[EXTRACT PROVIDED]

In 2009, they decided to shift base to India because they saw the scope to help a larger pool of cancer patients.
Traditionally, there are a couple of methods doctors use to select a cancer drug.
One uses bio-markers to track the effects of cancer treatment. Biomarkers can be specific cells, molecules, or genes, gene products, enzymes, or hormones which can determine which cancer drug isn't effective — but it can't tell which drug works for a specific patient.
Another method, the Xenograft mouse model, transplants cancer cells from humans into mice. Mice are then dosed with different drugs, until the right one is found. It's a slow method though. According to Dr. Majumder, it can take four to six months for cancer cells to grow inside a mouse, which delays the drug selection process.
For different reasons, neither of these methods are as effective as people hope. The founders of Mitra Biotech knew this, and worked on a solution to the problem. That solution is called the CANScriptTM model.
The CANScriptTM model is a platform that hosts cancer tumors in its native form in a specially customized incubator and provides a micro-environment where different drugs can be tried on cancer tumors. The CANScriptTM model shrinks the time it takes to select the most appropriate drug from months to just seven days.
Part of the reason the CANScriptTM model can do that is thanks to its robust analytical framework. CANScriptTM results are expressed in a predictive measure called the "M-Score". The CANScriptTM model measures the effect of multiple drugs on a patient's tumor using as many as 17 different parameters to assess the key effects on cell viability, cell death, tumor morphology, and cell proliferation. The raw data from these assays are converted into numerical scores that range from 0-100. Mitra's proprietary algorithm then assigns appropriate weightages to individual assays and then converts them to a single, numerical, predictive score called M-Score. The higher the M-Score, the greater the probability that a given drug combination works for a specific patient.

[/EXTRACT PROVIDED]
[MATERIAL SUPPLIED]

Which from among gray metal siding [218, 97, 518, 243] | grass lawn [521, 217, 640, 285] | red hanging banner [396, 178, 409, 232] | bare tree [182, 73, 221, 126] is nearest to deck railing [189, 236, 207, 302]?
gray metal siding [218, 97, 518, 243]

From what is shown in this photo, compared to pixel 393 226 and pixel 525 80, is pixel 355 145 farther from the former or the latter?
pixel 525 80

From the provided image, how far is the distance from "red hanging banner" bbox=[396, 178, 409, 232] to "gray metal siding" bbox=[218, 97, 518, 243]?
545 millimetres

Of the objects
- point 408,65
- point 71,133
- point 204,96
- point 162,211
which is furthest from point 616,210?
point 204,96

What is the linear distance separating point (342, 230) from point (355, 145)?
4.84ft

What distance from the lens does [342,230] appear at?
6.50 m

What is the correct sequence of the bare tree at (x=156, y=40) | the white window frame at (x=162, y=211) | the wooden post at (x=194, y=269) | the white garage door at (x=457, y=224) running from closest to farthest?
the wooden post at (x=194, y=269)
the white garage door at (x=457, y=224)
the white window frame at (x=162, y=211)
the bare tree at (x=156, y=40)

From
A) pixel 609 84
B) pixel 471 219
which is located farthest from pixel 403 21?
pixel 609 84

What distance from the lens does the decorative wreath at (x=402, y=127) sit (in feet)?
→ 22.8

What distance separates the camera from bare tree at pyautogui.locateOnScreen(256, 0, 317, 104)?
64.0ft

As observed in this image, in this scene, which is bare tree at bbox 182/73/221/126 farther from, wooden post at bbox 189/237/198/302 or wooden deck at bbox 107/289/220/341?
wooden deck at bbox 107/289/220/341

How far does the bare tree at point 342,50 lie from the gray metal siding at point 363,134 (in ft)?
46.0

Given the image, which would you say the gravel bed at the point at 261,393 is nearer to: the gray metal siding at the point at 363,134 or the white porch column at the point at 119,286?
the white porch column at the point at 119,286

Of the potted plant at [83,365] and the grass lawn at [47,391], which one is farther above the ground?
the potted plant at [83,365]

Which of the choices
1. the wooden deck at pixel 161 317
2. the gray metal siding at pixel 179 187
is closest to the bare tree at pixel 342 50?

[/MATERIAL SUPPLIED]

#### QUESTIONS TO ANSWER
(a) From the passage on cancer drug selection, write out the text starting at "One uses bio-markers" and ending at "drug works for a specific patient.".
(b) In the passage on cancer drug selection, how long does Dr. Majumder say it can take for cancer cells to grow inside a mouse?
(c) List every thing that the passage on cancer drug selection says biomarkers can be.

#### SET OF ANSWERS
(a)
One uses bio-markers to track the effects of cancer treatment. Biomarkers can be specific cells, molecules, or genes, gene products, enzymes, or hormones which can determine which cancer drug isn't effective — but it can't tell which drug works for a specific patient.

(b) Four to six months.

(c)
- Specific cells
- Molecules
- Genes
- Gene products
- Enzymes
- Hormones